» Selected text
################
FIRST DIVISION
PHIPPS, C. J.,
ELLINGTON, P. J., and MCMILLIAN, J.
NOTICE: Motions for reconsideration must be
physically received in our clerk’s office within ten
days of the date of decision to be deemed timely filed.
http://www.gaappeals.us/rules/
February 19, 2015
In the Court of Appeals of Georgia
A14A1940. MAHALO INVESTMENTS III, LLC et al. v. FIRST
CITIZENS BANK & TRUST COMPANY, INC.
MCMILLIAN, Judge.
This appeal presents an issue of first impression – whether under OCGA § 14-
11-504 (a), an order charging a member’s interest in a limited liability company with
payment of an unsatisfied judgment must be initiated as a separate action against the
limited liability company. As more fully set forth below, we discern no error in the
issuance of the charging order by the trial court that also entered judgment on the
underlying debt and therefore affirm.
Pertinent to the issues presented here, the record shows that on August 18,
2011, appellee First Citizens Bank & Trust Company, Inc. (“FCB”) obtained a
judgment in excess of three million dollars (hereinafter referred to as the “original
judgment”) against Mahalo Investments III, LLC (“Mahalo”), Mark B. Epstein, and
Andrew Kelly (hereinafter collectively referred to as “appellants”) in the State Court
of Cobb County. Appellants appealed to this Court, and we affirmed the original
judgment without opinion pursuant to our Rule 36. See Mahalo Investments III v.
First Citizens Bank & Trust Company, Inc., 319 Ga. App. XXVII (January 24, 2013)
(unpublished opinion).1
Following remittitur, FCB engaged in discovery in an effort to collect its
judgment. During their post-judgment depositions, both Epstein and Kelly revealed
they owned interests in several limited liability companies (the “LLCs”), and FCB
filed an application under OCGA § 14-11-504 (a) seeking an order charging their
interests in the LLCs with payment of the unsatisfied judgment. FCB filed its
application in the same court under the same file number assigned to the original civil
action in which the original judgment was rendered, and appellants opposed FCB’s
request for a charging order on the basis that, inter alia, OCGA § 14-11-504 (a)
requires the judgment debtor seeking a charging order to initiate a separate
proceeding, apart from the proceeding in which the judgment establishing the debt
1
Although our opinion may be found in the section listing unpublished written
opinions issued under our Rule 33 (b), we decided this case under Court of Appeals
Rule 36, which governs judgments which are affirmed without an opinion.
2
was rendered. Following a hearing, the trial court issued a charging order against
appellants’ interests in the LLCs, without specifically addressing whether the
application had been properly filed in that court.
On appeal, appellants contend the trial court erred by entering the charging
order against their interest in the LLCs as part of the same action in which the original
judgment was entered, and without first establishing that venue and jurisdiction over
the LLCs was proper.2 Appellants argue that their position is supported by both the
“statutory text and structure of the charging order remedy” as it relates to limited
liability companies, limited partnerships, and partnerships, and our Supreme Court’s
decision in Prodigy Centers/Atlanta No. 1 v. T-C Assoc., 269 Ga. 522 (501 SE2d 209)
(1998).
################
» Entries supplied
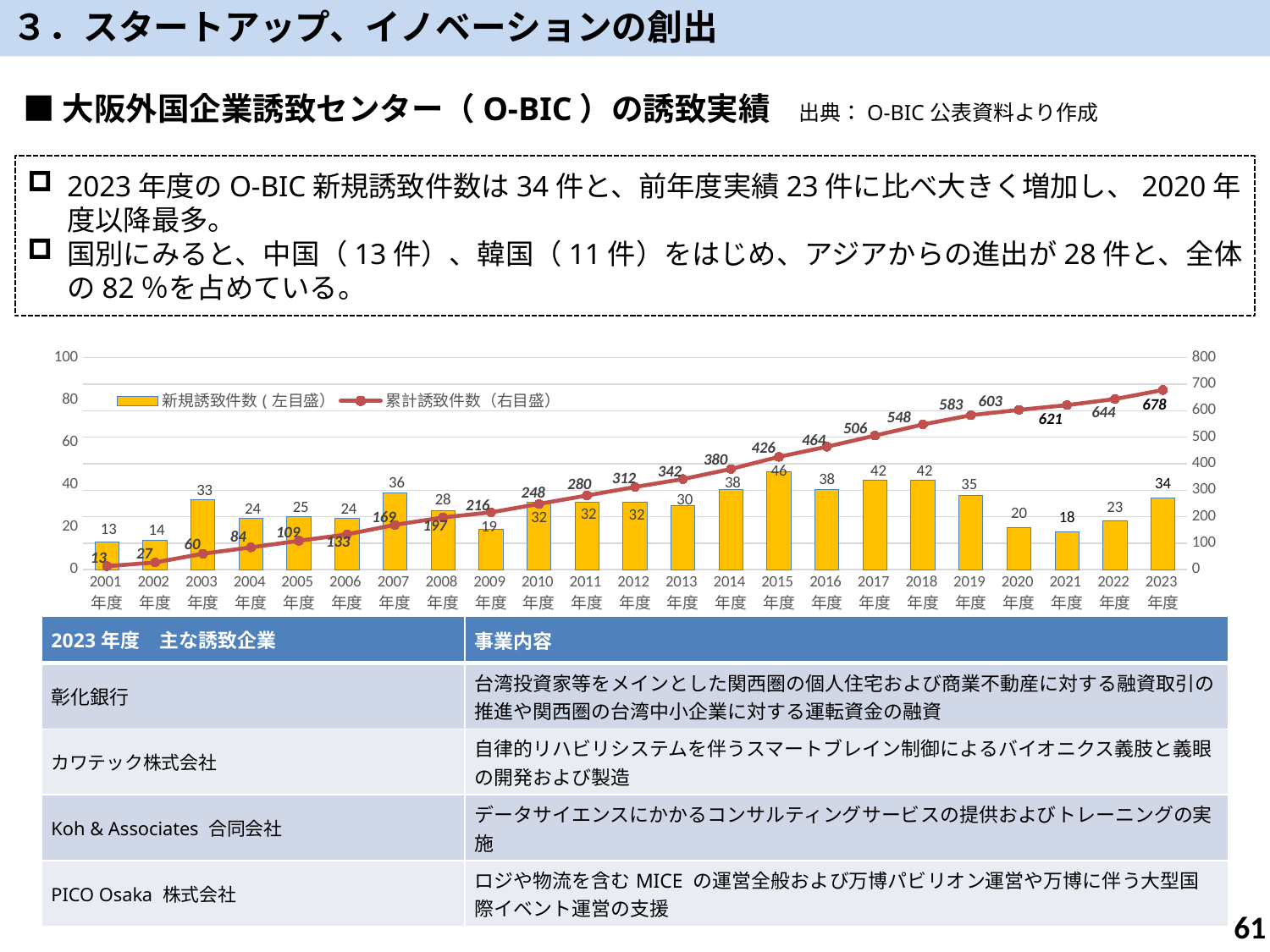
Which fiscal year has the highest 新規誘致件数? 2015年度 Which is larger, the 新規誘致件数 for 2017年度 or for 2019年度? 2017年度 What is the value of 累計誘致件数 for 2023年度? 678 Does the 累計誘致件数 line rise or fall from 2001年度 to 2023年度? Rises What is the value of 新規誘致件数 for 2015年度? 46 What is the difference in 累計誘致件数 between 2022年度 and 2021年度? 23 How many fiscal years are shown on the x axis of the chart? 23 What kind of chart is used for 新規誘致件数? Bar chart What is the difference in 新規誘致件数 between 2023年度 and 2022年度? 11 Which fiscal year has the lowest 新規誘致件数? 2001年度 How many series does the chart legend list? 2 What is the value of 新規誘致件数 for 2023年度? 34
################
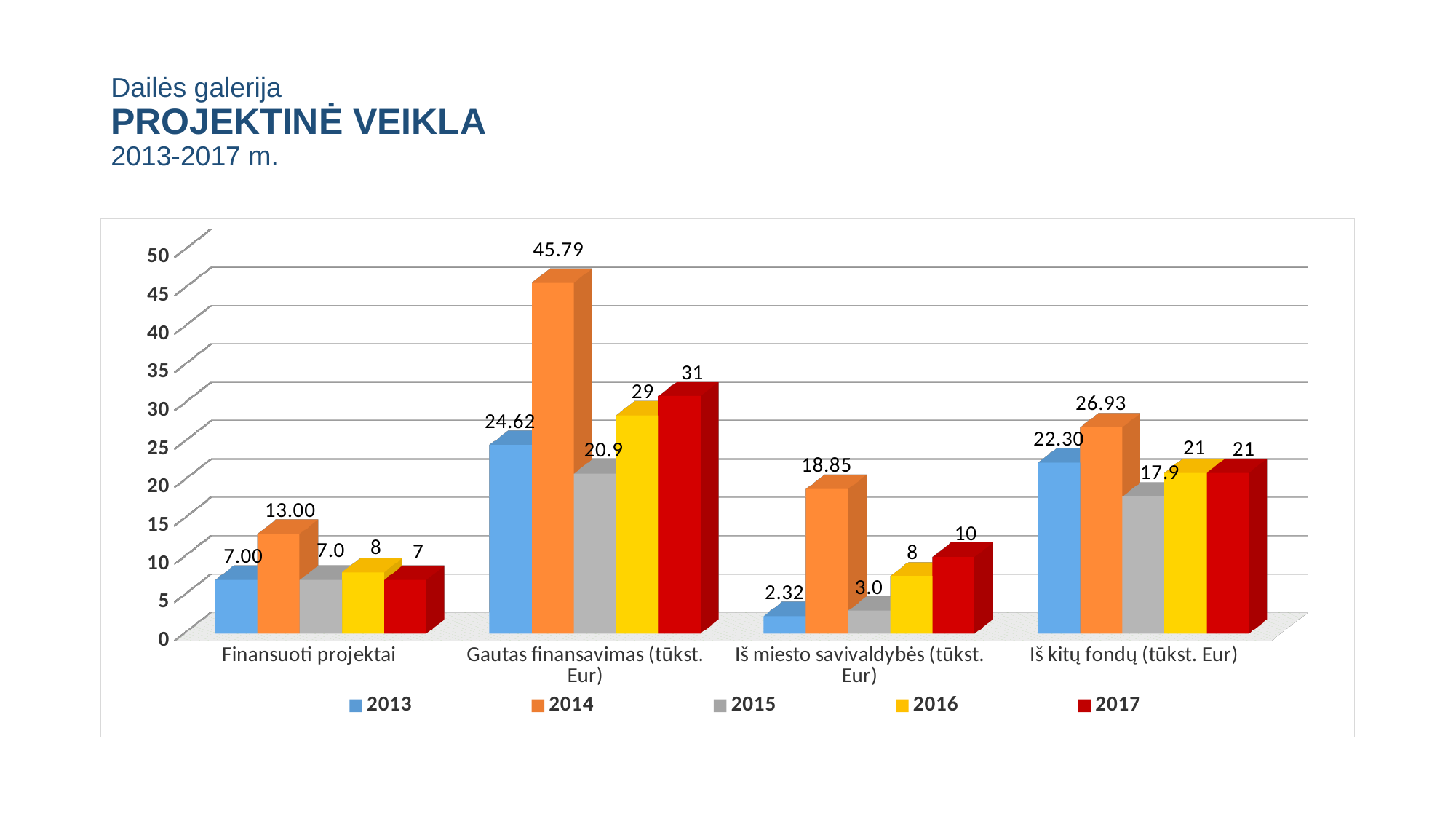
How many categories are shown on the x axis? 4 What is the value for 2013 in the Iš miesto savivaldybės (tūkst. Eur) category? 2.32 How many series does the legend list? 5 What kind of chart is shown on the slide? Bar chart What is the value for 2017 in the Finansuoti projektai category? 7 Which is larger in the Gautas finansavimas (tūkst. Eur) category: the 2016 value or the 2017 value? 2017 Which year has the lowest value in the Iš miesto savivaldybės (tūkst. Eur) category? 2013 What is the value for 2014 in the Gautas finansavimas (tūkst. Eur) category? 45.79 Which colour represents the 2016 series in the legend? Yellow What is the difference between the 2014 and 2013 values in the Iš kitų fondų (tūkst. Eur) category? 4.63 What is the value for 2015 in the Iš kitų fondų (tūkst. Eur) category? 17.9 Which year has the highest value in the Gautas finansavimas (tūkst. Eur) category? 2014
################
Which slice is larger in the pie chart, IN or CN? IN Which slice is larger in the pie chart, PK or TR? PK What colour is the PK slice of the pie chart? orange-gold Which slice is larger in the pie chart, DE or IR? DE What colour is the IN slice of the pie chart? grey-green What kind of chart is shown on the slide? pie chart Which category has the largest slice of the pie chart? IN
################
» Activities
**A.** Rewrite the Georgia appeals opinion, everything from "NOTICE: Motions for" down to "deemed timely filed.", with "ten" replaced by "fourteen".
**B.** Answer these questions from the Georgia appeals opinion:
(i) On what date did FCB obtain the original judgment?
(ii) In which court was the original judgment entered?
(iii) Which Court of Appeals rule governs judgments affirmed without an opinion?

» Expected results
**A.**
NOTICE: Motions for reconsideration must be
physically received in our clerk’s office within fourteen
days of the date of decision to be deemed timely filed.

**B.**
(i) August 18, 2011
(ii) The State Court of Cobb County
(iii) Rule 36